Art Gallery of WA 12 April - 4 June 2001
This exhibition was organised by the Art Gallery of Western Australia as a companion to the Modern Australian Women: paintings and prints 1925 - 1945 which was showing concurrently. Although some Western Australian artists were included in the major travelling exhibition, such as Kathleen O'Connor and Elise Blumann who have had repeated showings here, Creating a Place provided the opportunity for the gallery to exhibit a number of strong but lesser known works by women artists from its collection.
The varied curatorial selection was made possible by the exhibition's title in that artworks did not have to conform to any overt sense of being modern. In fact the title had a degree of ambiguity for those with some knowledge of local practice. Is it a 'place' in the historical cultural life of Western Australia that is being established here, or a 'place' in the sense of domesticating an environment? For example, I was surprised by the inclusion of crocheted doilies, similar to ones made by my grandmother. I thought "That was a brave curatorial decision!", but then, "Why not?" The doilies (1930s) by Ivy Holcroft, and Marjorie Ridley's serving tray and containers made from plaited and dyed Guildford grass (1940s) are usually seen in museum displays of local craft. Other works which contributed to the creation of a 'domestic' place were the examples of china painting. I have always been uneasy about Marina Shaw's black-figured vases (1930s). These are literally traditional classic Greek vases (probably commercial blanks) painted with Aboriginal designs and figures. Maybe the artist had her tongue firmly in her cheek, who knows, but the clash of cultural motifs is jarring, and now, seventy years down the track, there are the issues of political correctness and appropriation to contend with. However these, and some of the other art works, raise some necessary questions and give this exhibition an edge that would otherwise be missing if the selection had been less risky.
Twenty four women artists were represented with works produced in oils, watercolour, sculpture, prints on paper and fabric, ceramics, china painting and weaving. There were some highly accomplished women printmakers in WA during the 1920s and 1930s and Beatrice Darbyshire (1901-1988) was well represented by some excellent prints and drawings. A small work in drypoint, The Silver Terrier (c.1930) brilliantly captures the wirey-ness of the dog's coat and its bright-eyed sharpish character. Darbyshire and a number of the other artists including Flora Landells, Florence Hall and Amy Heap, were attracted to the majestic nature of the tall timbers in the State, indicating many sketching parties into the bush. Despite the assumptions about women artists being constrained in their practice and sense of 'place', historical research, to the extent it has been undertaken in this state, suggests otherwise. Many were independent minded and were out in the bush recording the flora with their watercolours, or hewing large pieces of furniture and decorating these with carvings. Perhaps being a modern woman was as much about being free to follow one's convictions as an awareness of current cultural trends.

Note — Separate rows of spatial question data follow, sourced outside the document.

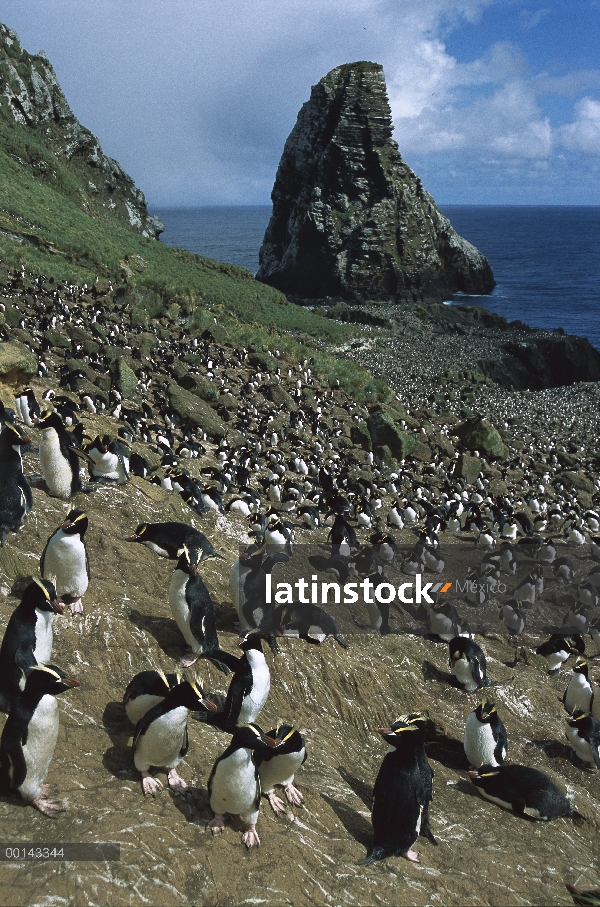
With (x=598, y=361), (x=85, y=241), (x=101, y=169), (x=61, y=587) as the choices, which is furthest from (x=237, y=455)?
(x=101, y=169)

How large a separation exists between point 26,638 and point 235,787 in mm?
2013

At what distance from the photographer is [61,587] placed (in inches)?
254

The landscape tradition was particularly dominant in Western Australia, almost to the exclusion of the city as an alternative subject. Harold Vike was an exception to this and Portia Bennett who often chose high vantage points to record the buildings and streets of Perth. HerHoward Street, Perth (watercolour, 1934) is typical of a Bennett cityscape in which people are very much secondary to the built structures. Bennett confirms the sense that pre World War II Perth was not a bustling metropolis, but a pretty country town redolent with sunlight falling on sleepy streets. By comparison, particular contemporary photographic images of Perth (by male photographers, and not part of this show) reveal the impact of modern European photography which could turn (a benign) 'Sleepy Hollow' into dynamic New York.
Much more gutsy, and unusual in the context of the Perth art scene during these decades, are the works of Elizabeth Blair Barber (b.1909). Her individualistic approach to form created with slashing brushstrokes endows the Portrait of Audrey Greenhalgh (c.1950) with high tensioned nervous energy. Through her training and travels abroad, Blair Barber was exposed to the international art scene, and it is this that may have sustained her uncommon style in a highly conservative home environment. A recent retrospective of her work has assured Blair Barber a place in WA's cultural pantheon. Unfortunately, the absence of a catalogue denies us the hidden story lines behind these works.